The end of Founders College at Berry Hill, Pt. II

Reading though the many comments to my last blog post, I see that I have brought out the finest people (albeit all operating under the cloak of anonymity, save for Ed and me).

I have no problem with people speaking freely about the issue at bar here, provided that they remain objective. That said, bleating "J'Accuse . . ." though anonymous comments smacks me as a bit much.

But since we do have the finest people visiting here and at least one of them thinks that I should feel guilty because I supported the school and thus some may have acted based upon my support, let me say that I am in no way burdened. I know all the people who acted upon my advice. We've talked, and believe me, they're cool about it. Similar to me, they liked what they initially saw in the college and they chose accordingly.

For example, when I heard Gary Hull speak at an open house about Founders' educational philosophy, I was struck with his command over the issue, as was everyone else in attendance.
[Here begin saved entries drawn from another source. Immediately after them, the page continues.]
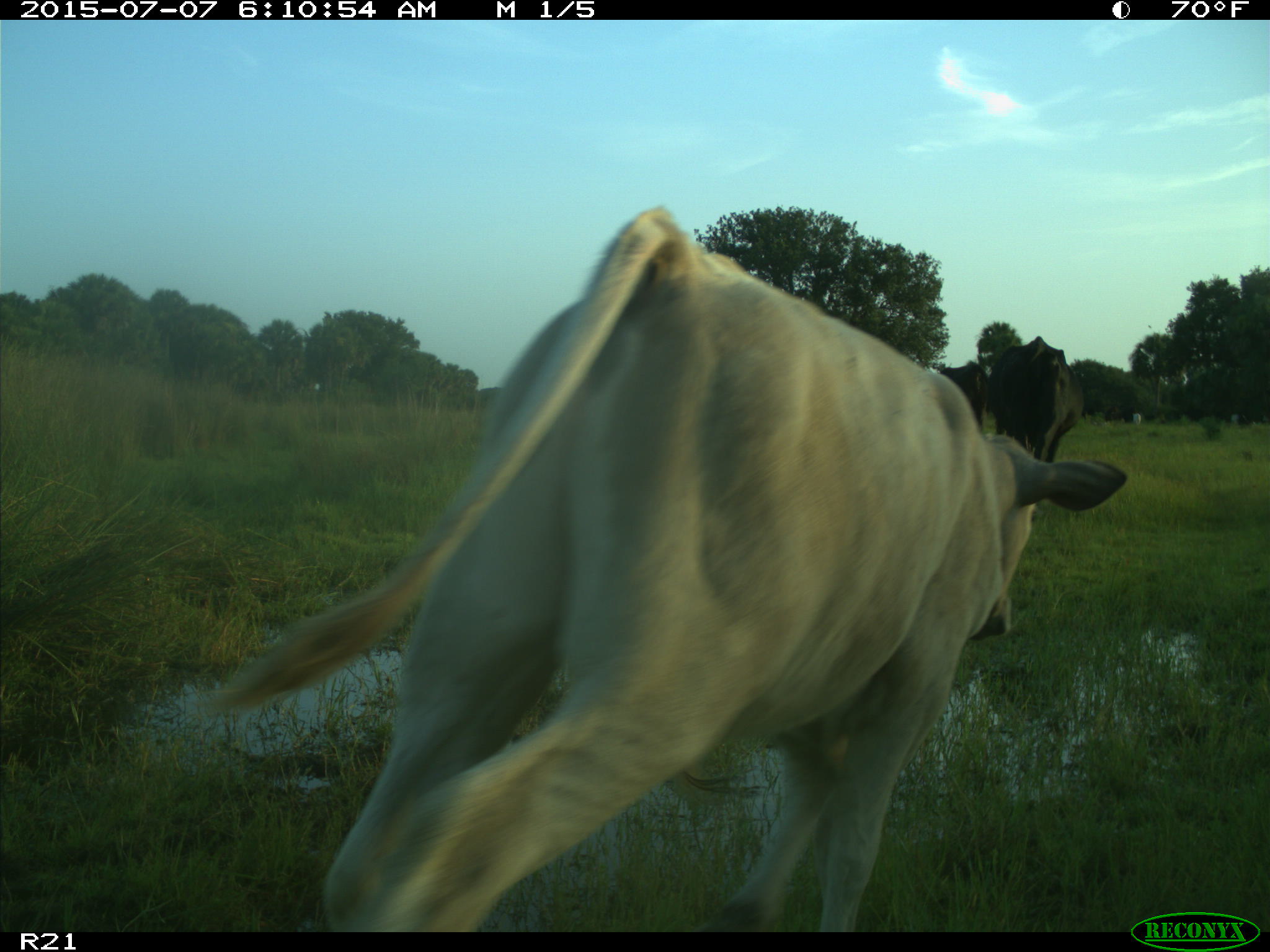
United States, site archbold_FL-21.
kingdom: Animalia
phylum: Chordata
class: Mammalia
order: Artiodactyla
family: Bovidae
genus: Bos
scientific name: Bos taurus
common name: domestic cow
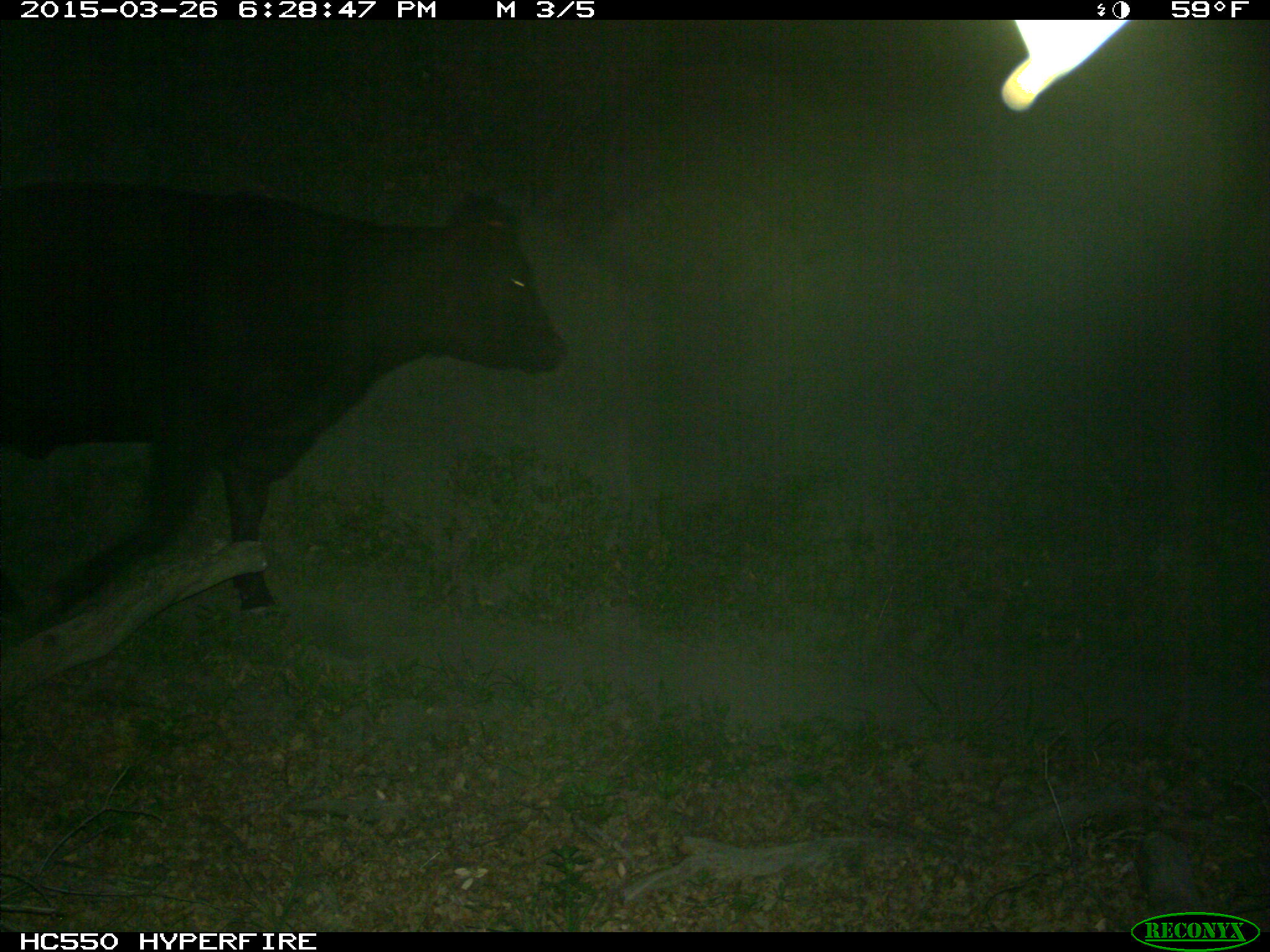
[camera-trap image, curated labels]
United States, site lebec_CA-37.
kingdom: Animalia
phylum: Chordata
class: Mammalia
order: Artiodactyla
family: Bovidae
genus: Bos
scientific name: Bos taurus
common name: domestic cow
Everything that he said and every question he answered reflected the mind of someone with an expert's knowledge of both Objectivism and the philosophy of education. In contrast with the claims of some, there certainly was nothing to indicate that Founders was a half-baked endeavor.
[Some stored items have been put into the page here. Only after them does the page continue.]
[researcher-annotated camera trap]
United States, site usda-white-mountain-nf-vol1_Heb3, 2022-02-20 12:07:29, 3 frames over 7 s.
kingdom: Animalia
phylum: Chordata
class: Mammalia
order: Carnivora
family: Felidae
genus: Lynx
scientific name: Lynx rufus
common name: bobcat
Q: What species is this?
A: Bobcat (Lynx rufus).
"Well, you obviously don't know as much about education as we do," I imagine my critics will say. Perhaps, but I've read your commentary too. You didn't persuade me; he did.

* * *

At the same time, later on, I did serve a week at Founders as an unpaid intern with nontransferable college credit (heh) and I was able to see what I consider to be a telling side of the operation. I was still hopeful at the time, but I was not impressed.

I'll share with you an example: I keep on mentioning how brilliant Gary Hull's speech was, but I didn't take notes, because I never would have imagined that would have been the end of it. It was. You know how I can say this? Because I had to do things like explain to the marketing director non-trivial points like "Founders is not classical education" or "Founders is not great books." The intern. With non-transferable college credit. And Gary Hull was simply nowhere to be found.
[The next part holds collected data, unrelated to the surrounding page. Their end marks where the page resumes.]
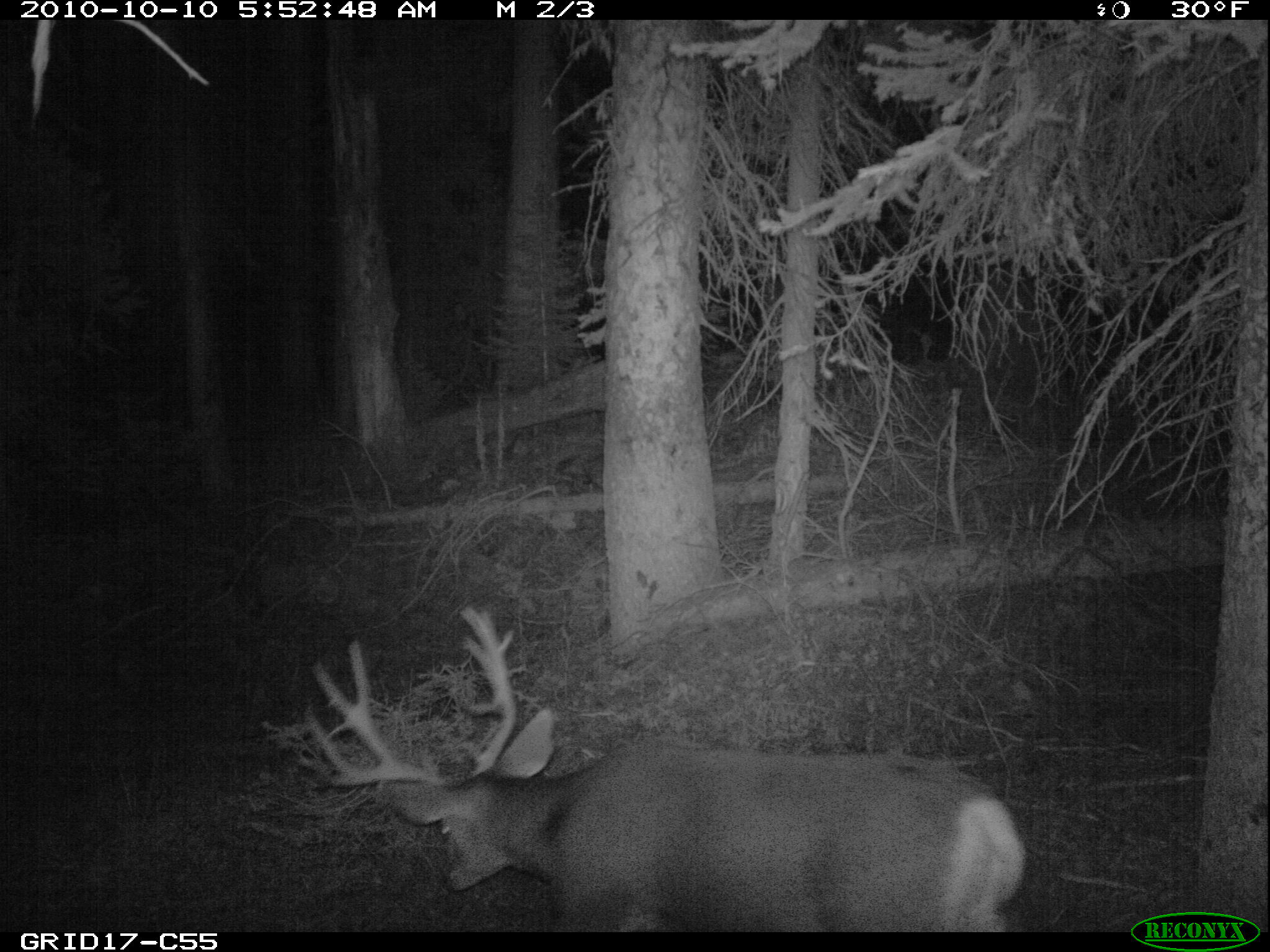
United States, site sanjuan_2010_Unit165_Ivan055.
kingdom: Animalia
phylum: Chordata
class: Mammalia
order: Artiodactyla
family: Cervidae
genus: Odocoileus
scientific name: Odocoileus hemionus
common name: mule deer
Odocoileus hemionus (mule deer).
In my view, Founders needed Gary Hull on site to communicate Founders' differentiating message in the way the chief visionary of a start-up must. Let there be no doubt about it: this was his baby. The project needed a person with his level of expertise and acumen to be able to broadcast the message with the precision demanded. Without that guiding force (and without some sort of written manifesto that I alluded in my initial post) I think the marketing (and the college) suffered accordingly.

I confronted Tamara Fuller with Hull's inexplicable absence at the opening celebration. I asked her point blank why Hull withdrew from the project. She looked me dead in the eye and said "I wish I knew. Why don't you go ask him."

Perhaps I should have asked him. On a slim-to-none chance, as outside supporter, that could have been one of the interventions the project needed to help get it back on its legs. I can't say, but coupled with Fuller's well-documented management style that did not engender either initiative or confidence in her subordinates, I think it was part of the caustic mix that killed the concept and I'll sign my name to it.

The faculty was up to the task and they did the job asked of them. The few students they had were any professor's dream. The location was exquisite. All I can say now is that I feel deeply for all who have suffered as a result of this meltdown.